## CONSIGNES
(1) D'après le passage sur le marcionisme, pourquoi ce mouvement est-il devenu populaire ? Répondez en une à trois phrases.
(2) Dans le passage sur le marcionisme, reprenez la partie qui commence par les mots « Le marcionisme fut » et se termine par « et de Jéhovah. », en remplaçant « parti » par « mouvement ».

## TEXTE PROPOSÉ
• • • • •

Le marcionisme fut un parti puissant, s’il faut en juger par les anathèmes dont les pères ne cessent de le poursuivre ; ce parti eut son organisation, ses martyrs, et prolongea son existence jusqu’au VIe siècle. La clarté du système, la facilité avec laquelle il écartait pour la pensée religieuse les pierres de scandale qu’elle rencontre dans le monde et dans la Bible, expliquent cette popularité ; mais il est trop clair que le marcionisme est dépourvu de toute valeur philosophique : tout y est décousu, brusque, inattendu, comme Tertullien l’a parfaitement remarqué, et les pères n’eurent pas de peine à battre en brèche l’idée de ce Dieu exclusivement bon, qui pourtant avait laissé les hommes si longtemps en proie aux persécutions de Satan et de Jéhovah.

• • • • •

## LIGNES DE DONNÉES
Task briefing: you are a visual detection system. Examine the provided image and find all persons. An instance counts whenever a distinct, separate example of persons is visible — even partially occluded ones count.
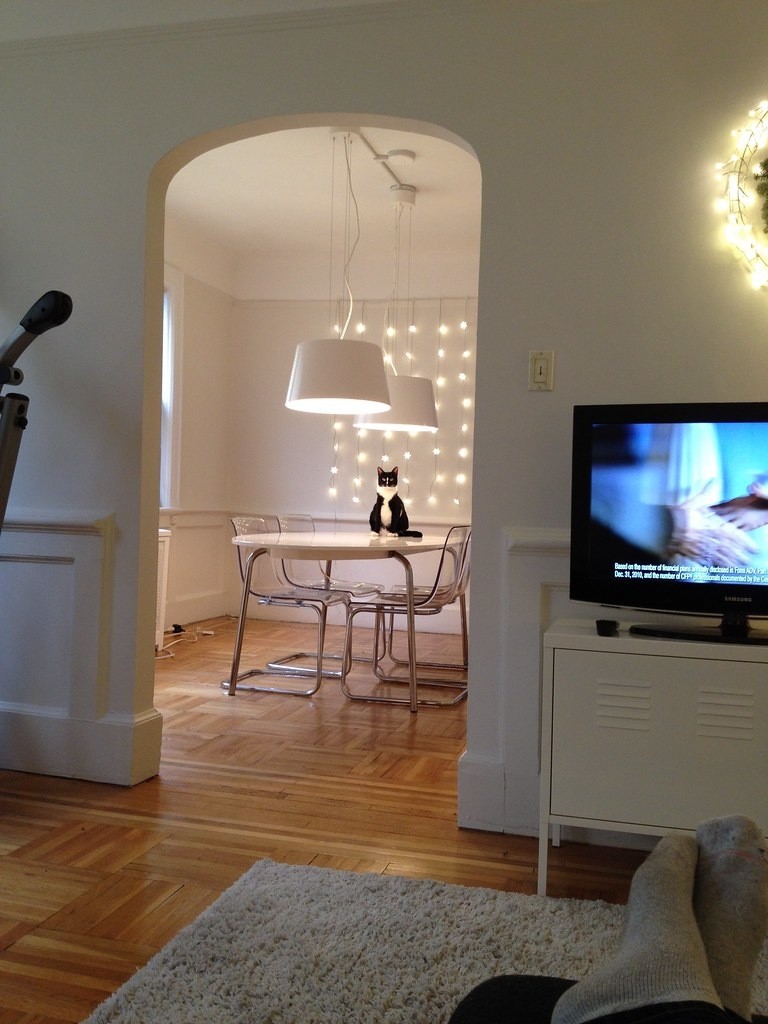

• • • • •

## CORRIGÉ
(1) Sa popularité s'explique par la clarté de son système. Elle vient aussi de la facilité avec laquelle il écartait, pour la pensée religieuse, les pierres de scandale qu'elle rencontre dans le monde et dans la Bible.

(2)
Le marcionisme fut un mouvement puissant, s’il faut en juger par les anathèmes dont les pères ne cessent de le poursuivre ; ce mouvement eut son organisation, ses martyrs, et prolongea son existence jusqu’au VIe siècle. La clarté du système, la facilité avec laquelle il écartait pour la pensée religieuse les pierres de scandale qu’elle rencontre dans le monde et dans la Bible, expliquent cette popularité ; mais il est trop clair que le marcionisme est dépourvu de toute valeur philosophique : tout y est décousu, brusque, inattendu, comme Tertullien l’a parfaitement remarqué, et les pères n’eurent pas de peine à battre en brèche l’idée de ce Dieu exclusivement bon, qui pourtant avait laissé les hommes si longtemps en proie aux persécutions de Satan et de Jéhovah.